Speaking before the House Health and Social Services Committee last week, Zink told lawmakers that the total number of hospitalizations reported on the state’s COVID-19 control panel probably didn’t represent everyone sick with the virus in the U.S. Alaska hospitals.
“For someone, for example, who is in their thirties hospitalized, it can be infectious for the first 10 or 15 days,” Zink said. “But they may require a hospital stay of one month or two months. And so that means a continuous burden for the hospital that is not reflected in the overall numbers on the board.”
There may also be other patients not reflected on the board, Zink said. Some patients may begin to recover and then experience a complication, such as a heart attack or stroke, and instead will be admitted and treated for that complication, according to Zink. This will not always appear in state data.
When COVID-positive asymptomatic people are admitted to hospitals for other reasons, such as labor, these patients continue to work more for hospital staff and need more resources. Staff must be dressed and patients need single rooms.
Asymptomatic patients can also suffer from illnesses in the hospital, Zink said, and go from not seeing symptoms when they test positive to experiencing complications later.
Broadly speaking, health officials say, once a patient ceases to be positive for COVID-19, it is no longer counted in the total number of hospitalizations. However, they could still be in a hospital bed while symptoms persist, needing acute care and affecting ability.
But there is some variety in the way COVID-19 hospitalizations are reported.
According to responses from several Alaska hospitals this week, some report all COVID-19-related hospitalizations, while others only report active cases.
Alaska’s largest hospital, Providence Alaska Medical Center, only reports active cases of COVID-19 in the number of hospitalizations. This does not include other people who are no longer infectious with the disease, but who still need hospital care, according to Providence Alaska spokesman Mikal Canfield.
On Wednesday, 50 people were considered active COVID-19 patients in Providence, while another 22 were not included in the case count because they were not infectious and were considered “recovered,” Canfield wrote in an email.
“This does not necessarily indicate that patients are well, but it does indicate that these patients are no longer considered infectious,” he wrote.
Similarly, Fairbanks Memorial Hospital only reports active cases of COVID-19, which as of this week were 24 cases, while there were no hospitalized patients after the infectious period.
According to spokesman Alan Craft, the number of COVID-19 hospitalizations on the state dashboard is not necessarily an accurate representation of who may be hospitalized with the disease at Mat-Su Regional Hospital. This is because, similarly to the rest of the facility, patients who are in the hospital for longer stays due to COVID-19 may not appear in these figures after being reclassified.

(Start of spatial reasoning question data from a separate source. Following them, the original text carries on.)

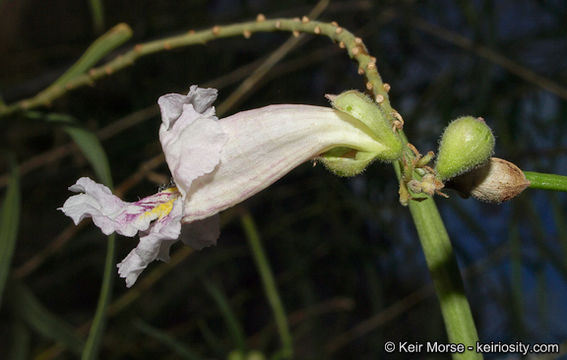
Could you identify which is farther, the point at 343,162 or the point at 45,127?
the point at 45,127

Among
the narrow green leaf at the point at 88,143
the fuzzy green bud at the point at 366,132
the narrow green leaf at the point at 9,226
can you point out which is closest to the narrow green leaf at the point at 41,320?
the narrow green leaf at the point at 9,226

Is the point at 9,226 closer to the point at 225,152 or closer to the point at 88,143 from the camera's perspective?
the point at 88,143

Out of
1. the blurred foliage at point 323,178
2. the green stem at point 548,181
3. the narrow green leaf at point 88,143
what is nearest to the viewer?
the green stem at point 548,181

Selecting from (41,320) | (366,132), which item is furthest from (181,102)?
(41,320)

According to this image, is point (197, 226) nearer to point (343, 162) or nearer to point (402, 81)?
point (343, 162)

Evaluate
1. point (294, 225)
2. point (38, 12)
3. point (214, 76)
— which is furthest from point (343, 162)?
point (38, 12)

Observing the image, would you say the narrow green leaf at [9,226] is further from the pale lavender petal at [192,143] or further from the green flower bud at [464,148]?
the green flower bud at [464,148]
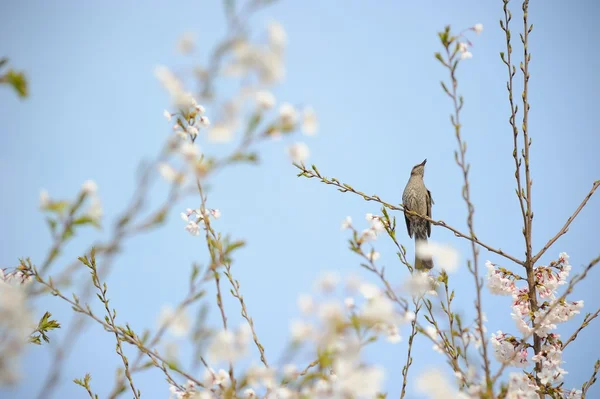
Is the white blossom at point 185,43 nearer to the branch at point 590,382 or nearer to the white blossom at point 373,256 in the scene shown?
the white blossom at point 373,256

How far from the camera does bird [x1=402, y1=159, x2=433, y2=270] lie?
17.5 feet

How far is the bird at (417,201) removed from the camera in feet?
17.5

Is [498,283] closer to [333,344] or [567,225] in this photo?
[567,225]

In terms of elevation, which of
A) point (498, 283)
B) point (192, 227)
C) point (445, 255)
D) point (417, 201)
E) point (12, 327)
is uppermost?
point (417, 201)

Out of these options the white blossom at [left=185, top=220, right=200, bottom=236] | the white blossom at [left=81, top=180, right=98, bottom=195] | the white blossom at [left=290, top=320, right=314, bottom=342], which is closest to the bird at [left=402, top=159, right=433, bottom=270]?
the white blossom at [left=185, top=220, right=200, bottom=236]

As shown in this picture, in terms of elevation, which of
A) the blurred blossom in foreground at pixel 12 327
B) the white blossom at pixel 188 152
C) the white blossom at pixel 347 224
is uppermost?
the white blossom at pixel 347 224

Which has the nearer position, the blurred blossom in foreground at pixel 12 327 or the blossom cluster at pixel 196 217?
the blurred blossom in foreground at pixel 12 327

At Alaska Native Medical Center, in general, any patient who tests positive for COVID-19 is reported as hospitalized, but can be removed from this account according to the symptoms and other guidelines from the Centers for Disease Control and Prevention. Diseases, although they may still be hospitalized. Robert Onders, of the Alaska Native Tribal Health Consortium.
However, in Alaska Regional, in Anchorage, spokeswoman Kjerstin Lastufka said the positive COVID number includes all patients who need virus-related care until discharge.
“The number reported to the state includes both patients in the acute phase of care for COVID-19 and patients who are still recovering from COVID-19 (those who have passed the infectious period) but who remain hospitalized.” Lastufka said in a statement. e-mail.
Officials at Barteau Regional Hospital in Juneau said they reported new COVID-19 admissions within their infectious window and in some cases, depending on the severity of a case when they are admitted, this infectious window can extend up to 20 days.